PAGE TEXT:
════

RustProof Labs: blogging for education (logo)

Build your Data Dictionary in PostgreSQL

By Ryan Lambert -- Published September 24, 2018

This post provides an introduction to building a data dictionary directly in our PostgreSQL databases. The steps outlined here are specific to PostgreSQL, though every database platform has these basics components in place.

This post is part of the series PostgreSQL: From Idea to Database.

What is a Data Dictionary?

Documentation is a good thing. Data dictionaries are one important component of documenting your databases. A data dictionary is a common tool used to provide database-specific documentation to analysts, developers, and other business users. A good data dictionary provides insights into a database's structure, constraints, relationships, and sources of data found inside a system. According to Wikipedia, a data dictionary is a "centralized repository of information about data such as meaning, relationships to other data, origin, usage, and format".

In my post From Idea to Database: Define, Design, Repeat, I introduced a data dictionary using Google Sheets that looked like the following image.

Image showing piws.observation table in data dictionary worksheet.

Keep it updated

The above example in a spreadsheet format is great for initial design purposes, before your database even exists. Long-term, a data dictionary built and maintained manually in a spreadsheet is nearly impossible to keep updated. For example, if an early design designated a column with a data type of TIMESTAMPTZ (timestamp with time zone), how would you know if that column had been changed to a plain TIMESTAMP during a later development phase? You have to go manually inspect the database and compare it to your static documentation and hope that you can spot any (and all!) differences.

════

Stored entries:
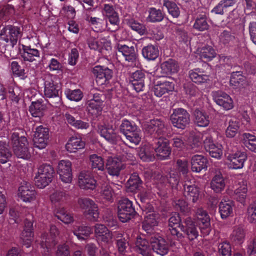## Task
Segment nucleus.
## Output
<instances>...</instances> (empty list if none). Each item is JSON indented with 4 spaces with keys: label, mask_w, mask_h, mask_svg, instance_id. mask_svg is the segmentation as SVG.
<instances>
[{
    "label": "nucleus",
    "mask_w": 256,
    "mask_h": 256,
    "mask_svg": "<svg viewBox=\"0 0 256 256\" xmlns=\"http://www.w3.org/2000/svg\"><path fill=\"white\" fill-rule=\"evenodd\" d=\"M91 167L94 172L96 170L103 171L104 169V162L103 158L96 154L90 156Z\"/></svg>",
    "instance_id": "nucleus-53"
},
{
    "label": "nucleus",
    "mask_w": 256,
    "mask_h": 256,
    "mask_svg": "<svg viewBox=\"0 0 256 256\" xmlns=\"http://www.w3.org/2000/svg\"><path fill=\"white\" fill-rule=\"evenodd\" d=\"M34 236L33 222L26 219L24 221V226L22 233L21 238L22 240L32 239Z\"/></svg>",
    "instance_id": "nucleus-64"
},
{
    "label": "nucleus",
    "mask_w": 256,
    "mask_h": 256,
    "mask_svg": "<svg viewBox=\"0 0 256 256\" xmlns=\"http://www.w3.org/2000/svg\"><path fill=\"white\" fill-rule=\"evenodd\" d=\"M216 56V52L211 46L202 47L200 51V57L204 62L212 60Z\"/></svg>",
    "instance_id": "nucleus-58"
},
{
    "label": "nucleus",
    "mask_w": 256,
    "mask_h": 256,
    "mask_svg": "<svg viewBox=\"0 0 256 256\" xmlns=\"http://www.w3.org/2000/svg\"><path fill=\"white\" fill-rule=\"evenodd\" d=\"M212 97L214 102L225 110H230L234 106L232 100L225 92L220 90L215 92L213 93Z\"/></svg>",
    "instance_id": "nucleus-22"
},
{
    "label": "nucleus",
    "mask_w": 256,
    "mask_h": 256,
    "mask_svg": "<svg viewBox=\"0 0 256 256\" xmlns=\"http://www.w3.org/2000/svg\"><path fill=\"white\" fill-rule=\"evenodd\" d=\"M162 8H165L168 14L173 18H178L180 14V10L177 4L172 0H161Z\"/></svg>",
    "instance_id": "nucleus-40"
},
{
    "label": "nucleus",
    "mask_w": 256,
    "mask_h": 256,
    "mask_svg": "<svg viewBox=\"0 0 256 256\" xmlns=\"http://www.w3.org/2000/svg\"><path fill=\"white\" fill-rule=\"evenodd\" d=\"M50 138L49 129L42 126H38L33 138L34 146L40 150L44 148L48 145Z\"/></svg>",
    "instance_id": "nucleus-14"
},
{
    "label": "nucleus",
    "mask_w": 256,
    "mask_h": 256,
    "mask_svg": "<svg viewBox=\"0 0 256 256\" xmlns=\"http://www.w3.org/2000/svg\"><path fill=\"white\" fill-rule=\"evenodd\" d=\"M114 194V192L112 187L106 184L102 186L100 196L104 202H112Z\"/></svg>",
    "instance_id": "nucleus-56"
},
{
    "label": "nucleus",
    "mask_w": 256,
    "mask_h": 256,
    "mask_svg": "<svg viewBox=\"0 0 256 256\" xmlns=\"http://www.w3.org/2000/svg\"><path fill=\"white\" fill-rule=\"evenodd\" d=\"M86 110L88 113L94 117L100 115L103 108V104L94 102L92 100H87L86 102Z\"/></svg>",
    "instance_id": "nucleus-50"
},
{
    "label": "nucleus",
    "mask_w": 256,
    "mask_h": 256,
    "mask_svg": "<svg viewBox=\"0 0 256 256\" xmlns=\"http://www.w3.org/2000/svg\"><path fill=\"white\" fill-rule=\"evenodd\" d=\"M119 130L130 142L137 145L141 140L140 131L136 123L124 118L119 127Z\"/></svg>",
    "instance_id": "nucleus-3"
},
{
    "label": "nucleus",
    "mask_w": 256,
    "mask_h": 256,
    "mask_svg": "<svg viewBox=\"0 0 256 256\" xmlns=\"http://www.w3.org/2000/svg\"><path fill=\"white\" fill-rule=\"evenodd\" d=\"M185 218H182L178 214L174 213L168 219L169 236L171 239L182 242L184 236L183 234L179 230L182 228V224Z\"/></svg>",
    "instance_id": "nucleus-8"
},
{
    "label": "nucleus",
    "mask_w": 256,
    "mask_h": 256,
    "mask_svg": "<svg viewBox=\"0 0 256 256\" xmlns=\"http://www.w3.org/2000/svg\"><path fill=\"white\" fill-rule=\"evenodd\" d=\"M36 174L44 177L48 176L50 179L52 180L54 170L50 164H44L39 166Z\"/></svg>",
    "instance_id": "nucleus-63"
},
{
    "label": "nucleus",
    "mask_w": 256,
    "mask_h": 256,
    "mask_svg": "<svg viewBox=\"0 0 256 256\" xmlns=\"http://www.w3.org/2000/svg\"><path fill=\"white\" fill-rule=\"evenodd\" d=\"M73 232L80 240H84L92 233V230L90 227L82 225L74 228Z\"/></svg>",
    "instance_id": "nucleus-55"
},
{
    "label": "nucleus",
    "mask_w": 256,
    "mask_h": 256,
    "mask_svg": "<svg viewBox=\"0 0 256 256\" xmlns=\"http://www.w3.org/2000/svg\"><path fill=\"white\" fill-rule=\"evenodd\" d=\"M79 186L81 188L94 190L97 186L94 177L89 172H81L78 177Z\"/></svg>",
    "instance_id": "nucleus-28"
},
{
    "label": "nucleus",
    "mask_w": 256,
    "mask_h": 256,
    "mask_svg": "<svg viewBox=\"0 0 256 256\" xmlns=\"http://www.w3.org/2000/svg\"><path fill=\"white\" fill-rule=\"evenodd\" d=\"M152 252L160 256L166 255L169 251L168 243L163 238L154 236L150 239Z\"/></svg>",
    "instance_id": "nucleus-17"
},
{
    "label": "nucleus",
    "mask_w": 256,
    "mask_h": 256,
    "mask_svg": "<svg viewBox=\"0 0 256 256\" xmlns=\"http://www.w3.org/2000/svg\"><path fill=\"white\" fill-rule=\"evenodd\" d=\"M148 16L146 18L148 22H162L164 17V12L154 7L150 8L148 10Z\"/></svg>",
    "instance_id": "nucleus-48"
},
{
    "label": "nucleus",
    "mask_w": 256,
    "mask_h": 256,
    "mask_svg": "<svg viewBox=\"0 0 256 256\" xmlns=\"http://www.w3.org/2000/svg\"><path fill=\"white\" fill-rule=\"evenodd\" d=\"M106 168L110 175L118 176L122 168V164L116 158L109 157L106 164Z\"/></svg>",
    "instance_id": "nucleus-32"
},
{
    "label": "nucleus",
    "mask_w": 256,
    "mask_h": 256,
    "mask_svg": "<svg viewBox=\"0 0 256 256\" xmlns=\"http://www.w3.org/2000/svg\"><path fill=\"white\" fill-rule=\"evenodd\" d=\"M94 232L98 242L108 244L112 239V234L104 224H96L94 226Z\"/></svg>",
    "instance_id": "nucleus-29"
},
{
    "label": "nucleus",
    "mask_w": 256,
    "mask_h": 256,
    "mask_svg": "<svg viewBox=\"0 0 256 256\" xmlns=\"http://www.w3.org/2000/svg\"><path fill=\"white\" fill-rule=\"evenodd\" d=\"M102 13L107 20L112 26H118L120 24V18L118 12L115 10L112 4H103Z\"/></svg>",
    "instance_id": "nucleus-24"
},
{
    "label": "nucleus",
    "mask_w": 256,
    "mask_h": 256,
    "mask_svg": "<svg viewBox=\"0 0 256 256\" xmlns=\"http://www.w3.org/2000/svg\"><path fill=\"white\" fill-rule=\"evenodd\" d=\"M61 86L60 83L54 80L50 77L46 78L44 82V95L47 98H54V102L50 104L52 106H57L56 104H60Z\"/></svg>",
    "instance_id": "nucleus-4"
},
{
    "label": "nucleus",
    "mask_w": 256,
    "mask_h": 256,
    "mask_svg": "<svg viewBox=\"0 0 256 256\" xmlns=\"http://www.w3.org/2000/svg\"><path fill=\"white\" fill-rule=\"evenodd\" d=\"M92 72L96 76L97 84L100 86H107L109 84L113 76V72L111 69L100 65L96 66L93 68Z\"/></svg>",
    "instance_id": "nucleus-11"
},
{
    "label": "nucleus",
    "mask_w": 256,
    "mask_h": 256,
    "mask_svg": "<svg viewBox=\"0 0 256 256\" xmlns=\"http://www.w3.org/2000/svg\"><path fill=\"white\" fill-rule=\"evenodd\" d=\"M204 140L200 135H194L190 136L186 146L188 151L192 154L200 152L202 151Z\"/></svg>",
    "instance_id": "nucleus-31"
},
{
    "label": "nucleus",
    "mask_w": 256,
    "mask_h": 256,
    "mask_svg": "<svg viewBox=\"0 0 256 256\" xmlns=\"http://www.w3.org/2000/svg\"><path fill=\"white\" fill-rule=\"evenodd\" d=\"M28 110L33 117L40 118L43 116L44 106L42 100L32 102L29 106Z\"/></svg>",
    "instance_id": "nucleus-46"
},
{
    "label": "nucleus",
    "mask_w": 256,
    "mask_h": 256,
    "mask_svg": "<svg viewBox=\"0 0 256 256\" xmlns=\"http://www.w3.org/2000/svg\"><path fill=\"white\" fill-rule=\"evenodd\" d=\"M64 119L68 124L76 129H87L90 126L88 122L80 120L76 114L73 115L66 113L64 114Z\"/></svg>",
    "instance_id": "nucleus-36"
},
{
    "label": "nucleus",
    "mask_w": 256,
    "mask_h": 256,
    "mask_svg": "<svg viewBox=\"0 0 256 256\" xmlns=\"http://www.w3.org/2000/svg\"><path fill=\"white\" fill-rule=\"evenodd\" d=\"M145 72L142 70H137L130 74L129 84L137 92H143L145 88Z\"/></svg>",
    "instance_id": "nucleus-15"
},
{
    "label": "nucleus",
    "mask_w": 256,
    "mask_h": 256,
    "mask_svg": "<svg viewBox=\"0 0 256 256\" xmlns=\"http://www.w3.org/2000/svg\"><path fill=\"white\" fill-rule=\"evenodd\" d=\"M234 202L232 200H222L220 203L219 212L222 218L224 219L233 214Z\"/></svg>",
    "instance_id": "nucleus-41"
},
{
    "label": "nucleus",
    "mask_w": 256,
    "mask_h": 256,
    "mask_svg": "<svg viewBox=\"0 0 256 256\" xmlns=\"http://www.w3.org/2000/svg\"><path fill=\"white\" fill-rule=\"evenodd\" d=\"M116 50L124 57V60L132 64H136L138 60V54L134 46L117 44L115 46Z\"/></svg>",
    "instance_id": "nucleus-18"
},
{
    "label": "nucleus",
    "mask_w": 256,
    "mask_h": 256,
    "mask_svg": "<svg viewBox=\"0 0 256 256\" xmlns=\"http://www.w3.org/2000/svg\"><path fill=\"white\" fill-rule=\"evenodd\" d=\"M248 192L246 185L243 184L234 190V198L236 201L239 202L242 204H244L246 202V194Z\"/></svg>",
    "instance_id": "nucleus-62"
},
{
    "label": "nucleus",
    "mask_w": 256,
    "mask_h": 256,
    "mask_svg": "<svg viewBox=\"0 0 256 256\" xmlns=\"http://www.w3.org/2000/svg\"><path fill=\"white\" fill-rule=\"evenodd\" d=\"M190 164L192 170L193 172H200L202 170H207L208 160L202 155L196 154L192 157Z\"/></svg>",
    "instance_id": "nucleus-30"
},
{
    "label": "nucleus",
    "mask_w": 256,
    "mask_h": 256,
    "mask_svg": "<svg viewBox=\"0 0 256 256\" xmlns=\"http://www.w3.org/2000/svg\"><path fill=\"white\" fill-rule=\"evenodd\" d=\"M204 146L211 157L218 160L221 158L222 155V146L214 144L211 136L208 135L205 137Z\"/></svg>",
    "instance_id": "nucleus-19"
},
{
    "label": "nucleus",
    "mask_w": 256,
    "mask_h": 256,
    "mask_svg": "<svg viewBox=\"0 0 256 256\" xmlns=\"http://www.w3.org/2000/svg\"><path fill=\"white\" fill-rule=\"evenodd\" d=\"M22 34L21 28L20 26L12 25H8L4 27L0 32V40L6 42H10L13 47L18 42V39L20 37Z\"/></svg>",
    "instance_id": "nucleus-10"
},
{
    "label": "nucleus",
    "mask_w": 256,
    "mask_h": 256,
    "mask_svg": "<svg viewBox=\"0 0 256 256\" xmlns=\"http://www.w3.org/2000/svg\"><path fill=\"white\" fill-rule=\"evenodd\" d=\"M194 122L200 127H206L210 124L209 116L203 110H196L194 112Z\"/></svg>",
    "instance_id": "nucleus-44"
},
{
    "label": "nucleus",
    "mask_w": 256,
    "mask_h": 256,
    "mask_svg": "<svg viewBox=\"0 0 256 256\" xmlns=\"http://www.w3.org/2000/svg\"><path fill=\"white\" fill-rule=\"evenodd\" d=\"M246 233L242 228H235L230 235L231 240L236 244H240L244 240Z\"/></svg>",
    "instance_id": "nucleus-57"
},
{
    "label": "nucleus",
    "mask_w": 256,
    "mask_h": 256,
    "mask_svg": "<svg viewBox=\"0 0 256 256\" xmlns=\"http://www.w3.org/2000/svg\"><path fill=\"white\" fill-rule=\"evenodd\" d=\"M189 76L192 82L198 84L206 82L209 80V76L204 74L202 69L200 68L190 70Z\"/></svg>",
    "instance_id": "nucleus-38"
},
{
    "label": "nucleus",
    "mask_w": 256,
    "mask_h": 256,
    "mask_svg": "<svg viewBox=\"0 0 256 256\" xmlns=\"http://www.w3.org/2000/svg\"><path fill=\"white\" fill-rule=\"evenodd\" d=\"M100 136L107 142L112 144H116L122 141V136L112 127L102 126L100 128Z\"/></svg>",
    "instance_id": "nucleus-25"
},
{
    "label": "nucleus",
    "mask_w": 256,
    "mask_h": 256,
    "mask_svg": "<svg viewBox=\"0 0 256 256\" xmlns=\"http://www.w3.org/2000/svg\"><path fill=\"white\" fill-rule=\"evenodd\" d=\"M144 216V219L142 222V229L147 234H151L153 232L154 227L158 224V214L156 212H152Z\"/></svg>",
    "instance_id": "nucleus-34"
},
{
    "label": "nucleus",
    "mask_w": 256,
    "mask_h": 256,
    "mask_svg": "<svg viewBox=\"0 0 256 256\" xmlns=\"http://www.w3.org/2000/svg\"><path fill=\"white\" fill-rule=\"evenodd\" d=\"M142 181L139 177L138 173L132 174L127 182V186L128 190L133 192H136L140 190L142 188Z\"/></svg>",
    "instance_id": "nucleus-43"
},
{
    "label": "nucleus",
    "mask_w": 256,
    "mask_h": 256,
    "mask_svg": "<svg viewBox=\"0 0 256 256\" xmlns=\"http://www.w3.org/2000/svg\"><path fill=\"white\" fill-rule=\"evenodd\" d=\"M142 54L147 61H154L160 54L158 46L152 44L144 46L142 48Z\"/></svg>",
    "instance_id": "nucleus-37"
},
{
    "label": "nucleus",
    "mask_w": 256,
    "mask_h": 256,
    "mask_svg": "<svg viewBox=\"0 0 256 256\" xmlns=\"http://www.w3.org/2000/svg\"><path fill=\"white\" fill-rule=\"evenodd\" d=\"M137 214L132 201L128 198L119 200L118 204V216L120 222H126L134 218Z\"/></svg>",
    "instance_id": "nucleus-5"
},
{
    "label": "nucleus",
    "mask_w": 256,
    "mask_h": 256,
    "mask_svg": "<svg viewBox=\"0 0 256 256\" xmlns=\"http://www.w3.org/2000/svg\"><path fill=\"white\" fill-rule=\"evenodd\" d=\"M145 132L154 140L165 136L166 128L164 122L161 119L150 120L145 126Z\"/></svg>",
    "instance_id": "nucleus-7"
},
{
    "label": "nucleus",
    "mask_w": 256,
    "mask_h": 256,
    "mask_svg": "<svg viewBox=\"0 0 256 256\" xmlns=\"http://www.w3.org/2000/svg\"><path fill=\"white\" fill-rule=\"evenodd\" d=\"M242 140L244 146L252 152L256 154V136L250 132L242 134Z\"/></svg>",
    "instance_id": "nucleus-49"
},
{
    "label": "nucleus",
    "mask_w": 256,
    "mask_h": 256,
    "mask_svg": "<svg viewBox=\"0 0 256 256\" xmlns=\"http://www.w3.org/2000/svg\"><path fill=\"white\" fill-rule=\"evenodd\" d=\"M86 142L80 136H72L66 145V149L70 152H76L85 147Z\"/></svg>",
    "instance_id": "nucleus-33"
},
{
    "label": "nucleus",
    "mask_w": 256,
    "mask_h": 256,
    "mask_svg": "<svg viewBox=\"0 0 256 256\" xmlns=\"http://www.w3.org/2000/svg\"><path fill=\"white\" fill-rule=\"evenodd\" d=\"M22 46L20 54L24 61L33 62L36 60V58H40V52L36 48H31L30 46L24 44H22Z\"/></svg>",
    "instance_id": "nucleus-35"
},
{
    "label": "nucleus",
    "mask_w": 256,
    "mask_h": 256,
    "mask_svg": "<svg viewBox=\"0 0 256 256\" xmlns=\"http://www.w3.org/2000/svg\"><path fill=\"white\" fill-rule=\"evenodd\" d=\"M56 216L58 220L65 224H70L74 220L72 214L64 208L58 209Z\"/></svg>",
    "instance_id": "nucleus-61"
},
{
    "label": "nucleus",
    "mask_w": 256,
    "mask_h": 256,
    "mask_svg": "<svg viewBox=\"0 0 256 256\" xmlns=\"http://www.w3.org/2000/svg\"><path fill=\"white\" fill-rule=\"evenodd\" d=\"M193 28L200 32L208 30L209 25L208 22V17L206 14H200L196 17Z\"/></svg>",
    "instance_id": "nucleus-51"
},
{
    "label": "nucleus",
    "mask_w": 256,
    "mask_h": 256,
    "mask_svg": "<svg viewBox=\"0 0 256 256\" xmlns=\"http://www.w3.org/2000/svg\"><path fill=\"white\" fill-rule=\"evenodd\" d=\"M134 252L142 256H152V249L150 242L144 236H138L134 246Z\"/></svg>",
    "instance_id": "nucleus-21"
},
{
    "label": "nucleus",
    "mask_w": 256,
    "mask_h": 256,
    "mask_svg": "<svg viewBox=\"0 0 256 256\" xmlns=\"http://www.w3.org/2000/svg\"><path fill=\"white\" fill-rule=\"evenodd\" d=\"M78 204L84 214L92 221H98L99 218L98 206L95 202L88 198H80Z\"/></svg>",
    "instance_id": "nucleus-6"
},
{
    "label": "nucleus",
    "mask_w": 256,
    "mask_h": 256,
    "mask_svg": "<svg viewBox=\"0 0 256 256\" xmlns=\"http://www.w3.org/2000/svg\"><path fill=\"white\" fill-rule=\"evenodd\" d=\"M154 151L153 146L152 148L148 145H144L140 148L138 156L144 162H152L155 159Z\"/></svg>",
    "instance_id": "nucleus-42"
},
{
    "label": "nucleus",
    "mask_w": 256,
    "mask_h": 256,
    "mask_svg": "<svg viewBox=\"0 0 256 256\" xmlns=\"http://www.w3.org/2000/svg\"><path fill=\"white\" fill-rule=\"evenodd\" d=\"M170 120L174 127L184 129L190 124V115L187 110L183 108H177L172 110Z\"/></svg>",
    "instance_id": "nucleus-9"
},
{
    "label": "nucleus",
    "mask_w": 256,
    "mask_h": 256,
    "mask_svg": "<svg viewBox=\"0 0 256 256\" xmlns=\"http://www.w3.org/2000/svg\"><path fill=\"white\" fill-rule=\"evenodd\" d=\"M210 188L216 193H222L226 186L225 179L222 174H216L211 180Z\"/></svg>",
    "instance_id": "nucleus-39"
},
{
    "label": "nucleus",
    "mask_w": 256,
    "mask_h": 256,
    "mask_svg": "<svg viewBox=\"0 0 256 256\" xmlns=\"http://www.w3.org/2000/svg\"><path fill=\"white\" fill-rule=\"evenodd\" d=\"M36 192L29 182H24L18 188V195L24 202H30L36 198Z\"/></svg>",
    "instance_id": "nucleus-27"
},
{
    "label": "nucleus",
    "mask_w": 256,
    "mask_h": 256,
    "mask_svg": "<svg viewBox=\"0 0 256 256\" xmlns=\"http://www.w3.org/2000/svg\"><path fill=\"white\" fill-rule=\"evenodd\" d=\"M10 69L14 77L19 78L20 79L25 80L28 78L25 70L16 61H12L10 64Z\"/></svg>",
    "instance_id": "nucleus-54"
},
{
    "label": "nucleus",
    "mask_w": 256,
    "mask_h": 256,
    "mask_svg": "<svg viewBox=\"0 0 256 256\" xmlns=\"http://www.w3.org/2000/svg\"><path fill=\"white\" fill-rule=\"evenodd\" d=\"M12 156L6 142L0 140V164H4L8 162Z\"/></svg>",
    "instance_id": "nucleus-52"
},
{
    "label": "nucleus",
    "mask_w": 256,
    "mask_h": 256,
    "mask_svg": "<svg viewBox=\"0 0 256 256\" xmlns=\"http://www.w3.org/2000/svg\"><path fill=\"white\" fill-rule=\"evenodd\" d=\"M196 218L195 222L191 217H186L182 224L180 230L191 241L197 238L199 236L197 226L204 237L209 235L212 230L210 217L206 210L198 208L196 212Z\"/></svg>",
    "instance_id": "nucleus-1"
},
{
    "label": "nucleus",
    "mask_w": 256,
    "mask_h": 256,
    "mask_svg": "<svg viewBox=\"0 0 256 256\" xmlns=\"http://www.w3.org/2000/svg\"><path fill=\"white\" fill-rule=\"evenodd\" d=\"M58 234V230L54 225H51L50 233H43L40 237V246L49 252L57 244L56 236Z\"/></svg>",
    "instance_id": "nucleus-13"
},
{
    "label": "nucleus",
    "mask_w": 256,
    "mask_h": 256,
    "mask_svg": "<svg viewBox=\"0 0 256 256\" xmlns=\"http://www.w3.org/2000/svg\"><path fill=\"white\" fill-rule=\"evenodd\" d=\"M246 78L240 70H236L230 74V85L234 88L242 86L246 82Z\"/></svg>",
    "instance_id": "nucleus-45"
},
{
    "label": "nucleus",
    "mask_w": 256,
    "mask_h": 256,
    "mask_svg": "<svg viewBox=\"0 0 256 256\" xmlns=\"http://www.w3.org/2000/svg\"><path fill=\"white\" fill-rule=\"evenodd\" d=\"M239 128L240 122L238 121L230 120L225 132L226 136L229 138H234L238 133Z\"/></svg>",
    "instance_id": "nucleus-59"
},
{
    "label": "nucleus",
    "mask_w": 256,
    "mask_h": 256,
    "mask_svg": "<svg viewBox=\"0 0 256 256\" xmlns=\"http://www.w3.org/2000/svg\"><path fill=\"white\" fill-rule=\"evenodd\" d=\"M184 195L189 202L197 206L200 202L201 194L200 188L196 184L185 183L184 185Z\"/></svg>",
    "instance_id": "nucleus-16"
},
{
    "label": "nucleus",
    "mask_w": 256,
    "mask_h": 256,
    "mask_svg": "<svg viewBox=\"0 0 256 256\" xmlns=\"http://www.w3.org/2000/svg\"><path fill=\"white\" fill-rule=\"evenodd\" d=\"M57 173L62 181L70 183L72 180V163L68 160H61L57 168Z\"/></svg>",
    "instance_id": "nucleus-20"
},
{
    "label": "nucleus",
    "mask_w": 256,
    "mask_h": 256,
    "mask_svg": "<svg viewBox=\"0 0 256 256\" xmlns=\"http://www.w3.org/2000/svg\"><path fill=\"white\" fill-rule=\"evenodd\" d=\"M24 132H14L10 136V142L14 155L19 158L28 160L31 156L27 138Z\"/></svg>",
    "instance_id": "nucleus-2"
},
{
    "label": "nucleus",
    "mask_w": 256,
    "mask_h": 256,
    "mask_svg": "<svg viewBox=\"0 0 256 256\" xmlns=\"http://www.w3.org/2000/svg\"><path fill=\"white\" fill-rule=\"evenodd\" d=\"M174 89V84L171 80H160L156 82L154 88L156 96L161 97L166 93L172 92Z\"/></svg>",
    "instance_id": "nucleus-26"
},
{
    "label": "nucleus",
    "mask_w": 256,
    "mask_h": 256,
    "mask_svg": "<svg viewBox=\"0 0 256 256\" xmlns=\"http://www.w3.org/2000/svg\"><path fill=\"white\" fill-rule=\"evenodd\" d=\"M160 68L164 74H170L176 72L178 70V66L175 60L170 58L161 64Z\"/></svg>",
    "instance_id": "nucleus-47"
},
{
    "label": "nucleus",
    "mask_w": 256,
    "mask_h": 256,
    "mask_svg": "<svg viewBox=\"0 0 256 256\" xmlns=\"http://www.w3.org/2000/svg\"><path fill=\"white\" fill-rule=\"evenodd\" d=\"M248 155L246 152L237 150V152L229 156L228 160L230 161V167L232 169L237 170L244 167Z\"/></svg>",
    "instance_id": "nucleus-23"
},
{
    "label": "nucleus",
    "mask_w": 256,
    "mask_h": 256,
    "mask_svg": "<svg viewBox=\"0 0 256 256\" xmlns=\"http://www.w3.org/2000/svg\"><path fill=\"white\" fill-rule=\"evenodd\" d=\"M64 94L68 100L76 102L80 101L84 96L83 92L80 89L72 90L67 88L64 90Z\"/></svg>",
    "instance_id": "nucleus-60"
},
{
    "label": "nucleus",
    "mask_w": 256,
    "mask_h": 256,
    "mask_svg": "<svg viewBox=\"0 0 256 256\" xmlns=\"http://www.w3.org/2000/svg\"><path fill=\"white\" fill-rule=\"evenodd\" d=\"M153 140L152 145L158 158L160 160L168 158L171 153L169 140L165 136L158 138Z\"/></svg>",
    "instance_id": "nucleus-12"
}]
</instances>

════

WORK TO DO:
- A) The PostgreSQL data dictionary post quotes a Wikipedia definition of a data dictionary. List every kind of information about data that this definition names.
- B) Answer these questions using the PostgreSQL data dictionary post:
(i) On what date was the post published?
(ii) Which tool did the author use for the data dictionary in the earlier post "From Idea to Database: Define, Design, Repeat"?
(iii) What does the data type TIMESTAMPTZ stand for?
- C) Carry on writing the PostgreSQL data dictionary post from its final sentence.

RESULTS OF THE EXERCISE:
- A)
- Meaning
- Relationships to other data
- Origin
- Usage
- Format

- B)
(i) September 24, 2018
(ii) Google Sheets
(iii) Timestamp with time zone

- C)
Those types of minor changes are both common and incredibly difficult to capture complete or accurately. That kind of documentation error is prevalent in manually maintained documentation.

The easiest way to solve these problems is to keep the data dictionary directly within the database itself.

Built-in tools

Luckily for us, psql provides a number of powerful and helpful built in commands. Some of the ones I run most frequently are:

To see all psql commands and other help use psql --help from the Linux command line. From within psql use \?.

List tables

Using \dt will list the tables in the active database. To see extra information use \dt+ and it will include the table's size on disk.

 \dt+
                         List of relations
┌────────┬──────────┬───────┬──────────────┬─────────┬─────────────┐
│ Schema │   Name   │ Type  │    Owner     │  Size   │ Description │
╞════════╪══════════╪═══════╪══════════════╪═════════╪═════════════╡
│ public │ calendar │ table │ rpl_db_admin │ 3728 kB │             │
│ public │ time     │ table │ rpl_db_admin │ 7200 kB │             │
└────────┴──────────┴───────┴──────────────┴─────────┴─────────────┘
(2 rows)

In the above example, the helpful "Description"column is empty. To fix that we can add comments to the tables.

COMMENT ON TABLE public.calendar IS 'Standard calendar table.  One row per date (datum) with common human friendly grouping columns.';

Running our \dt+ command again shows our new description.

\dt+
                                               List of relations
┌────────┬──────────┬───────┬──────────────┬─────────┬─────────────────────────────────────────────────────────┐
│ Schema │   Name   │ Type  │    Owner     │  Size   │                       Description                       │
╞════════╪══════════╪═══════╪══════════════╪═════════╪═════════════════════════════════════════════════════════╡
│ public │ calendar │ table │ rpl_db_admin │ 3728 kB │ Standard calendar table.  One row per date (datum) with…│
│        │          │       │              │         │… common human friendly grouping columns.                │
│ public │ time     │ table │ rpl_db_admin │ 7200 kB │                                                         │
└────────┴──────────┴───────┴──────────────┴─────────┴─────────────────────────────────────────────────────────┘
(2 rows)

Describe objects

The \d command in psql can be used to provide details about a single object, such as a table, view or index. In the case of a table, it will list the columns with their data type and other helpful details.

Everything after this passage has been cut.